Достает телефон, включает, проверяет звонки, отключает снова.

— Зачем ты все время его отключаешь?

Пожимает плечами.

— Привык.

Третья.

— Замерз? Ты дрожишь.

— Нет, просто устал. Тут скамейка раньше была.

Не было тут никакой скамейки.

— Садись на ступеньку, я тебе пиджак подстелю.

Садится, затягивается, поеживается.

— Сквозняков боятся, а отопление не включают. Считают, холод и воздух — это одно и то же. Откроешь окно, сразу крик: простудите нас, нам это вредно! Можно подумать, тут еще можно кому-то повредить.

— Я слышал, в прошлом году в твоей палате лежал один тип, вроде пошел на поправку, и бац, воспаление легких.

Кивает.


— Точно. И вместо того, чтобы счастливо выписаться домой, провести прекрасный месяц в обнимку с подушкой и тихо скончаться в семье, негодяй умер прямо в больнице, испортив статистику.

— Нет, говорю же тебе, он пошел на поправку.

Машет рукой.

— Один такой пошел, пошел, до ворот дошел, стучится, спрашивает привратника: «Как тебя зовут?», а тот ему: «Святой Петр». Пойдем наверх.

Вторая.

— Пап, вот честное слово, если бы можно было тебе отдать свое легкое, или свою почку, или свое...

— Дурак ты, органы старикам раздавать.

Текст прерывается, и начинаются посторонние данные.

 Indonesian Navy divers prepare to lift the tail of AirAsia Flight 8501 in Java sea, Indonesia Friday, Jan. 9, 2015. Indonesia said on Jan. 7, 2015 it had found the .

Береги себе, пригодится.

— Зачем мне столько? Я весь набит требухой.

— Ну сам посуди. Простужаться надо? Надо. Значит, горло. Насморк там, кашель, гайморовы пазухи. Воспаление легких надо? Непременно. Значит, пару легких на это дело. Цирроз хотите? Подайте печень. Панкреатит? Имей поджелудочную, пусть болит. Метастазы — это вообще нужен весь организм...

— Совесть имей, панкреатит.

— Ну, совесть можно и не иметь.

— Скажешь, она не болит?

Разворачивается ко мне, дымит в лицо.

— Вот знаешь, я раньше думал — того обидел, этому что-то сказал, вечно я вел себя как хам, как же мне перед смертью будет стыдно. А вот ни хрена не стыдно, представляешь? Настолько все это неважно уже.

— А как же мама? И Галка?

Чешет лысину.

— Мог бы сказать сейчас — да, мучаюсь, неискупимый грех. Но какая уже разница, к чертовой матери. Как сложилось, так и сложилось. Ушел — значит, ушел. Многие уходят, многие остаются. Не в этом дело.

— Пап.

Собираюсь с духом. Я за этим, собственно, и приехал.

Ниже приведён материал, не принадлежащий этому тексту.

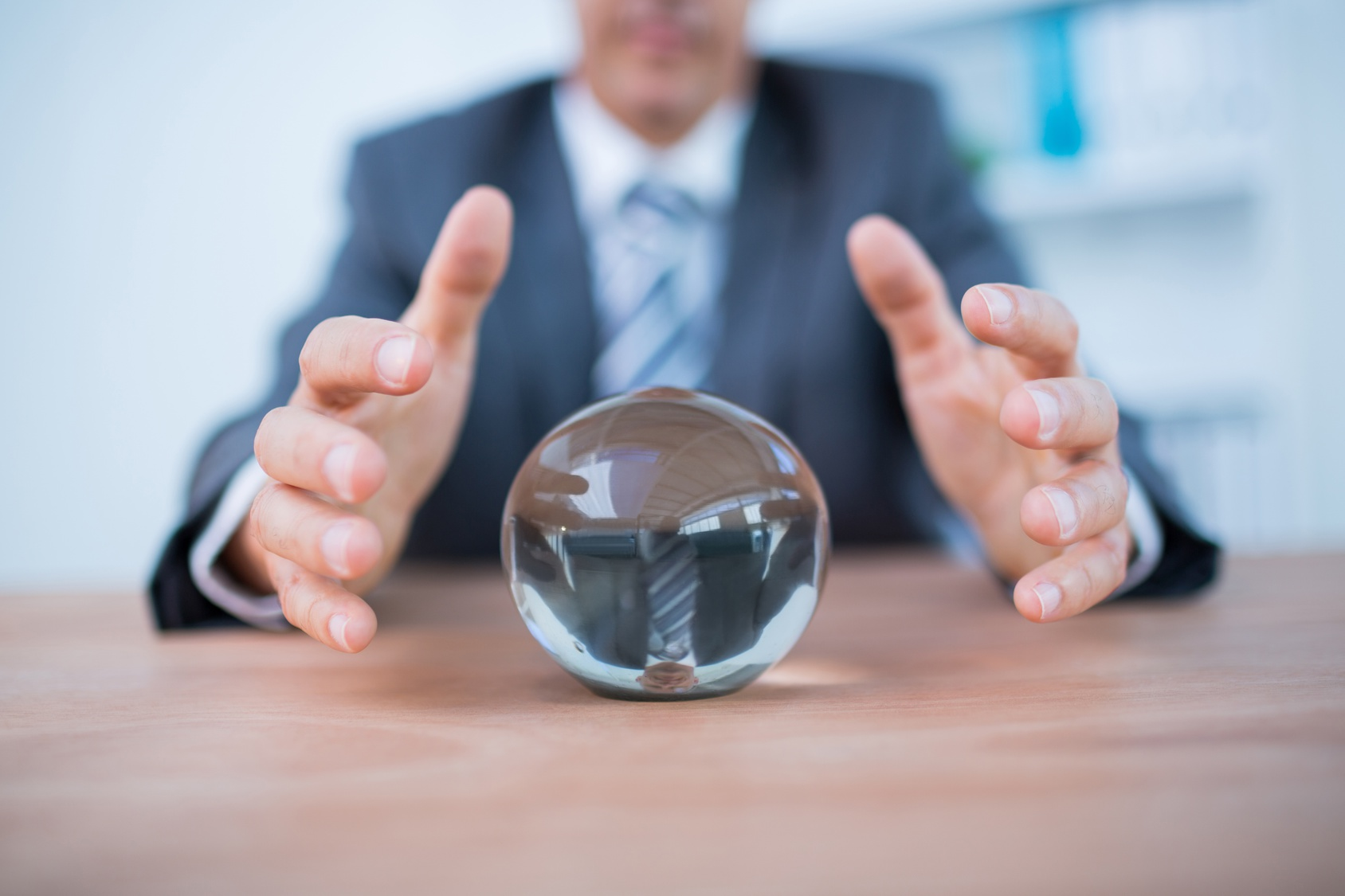 Businessman forecasting with crystal ball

— Ты когда-нибудь жалел, что тогда ушел?

Стоит, опираясь о подоконник, пижамная куртка болтается. Круглые золотые глаза, как у горной козы.

— Выбрось из головы. Перед смертью, оказывается, ни черта не важно.

— Но я-то не перед смертью!

— Будешь когда-нибудь. Тогда и поймешь.

Первая.

Лежит с закрытыми глазами. Курит лежа, дым пускает в рукав. Сейчас сосед вернется, он нам задаст.

— Уезжай, уезжай. Нечего тебе тут сидеть, я без тебя прекрасно сдам копыта.

— Галка звонила.

Приоткрывает глаз.

— Ну?

— Передает привет.

— Понятно.

Мнет пустую пачку, кидает мне.

— На, выбрось на выходе.

— Я еще приеду.

Машет рукой.

— Все нормально, не майся.

Дохожу до двери.

— Эй.

Оборачиваюсь.

— Чего?

— Больше всего на свете я любил маму. Не забудь передать.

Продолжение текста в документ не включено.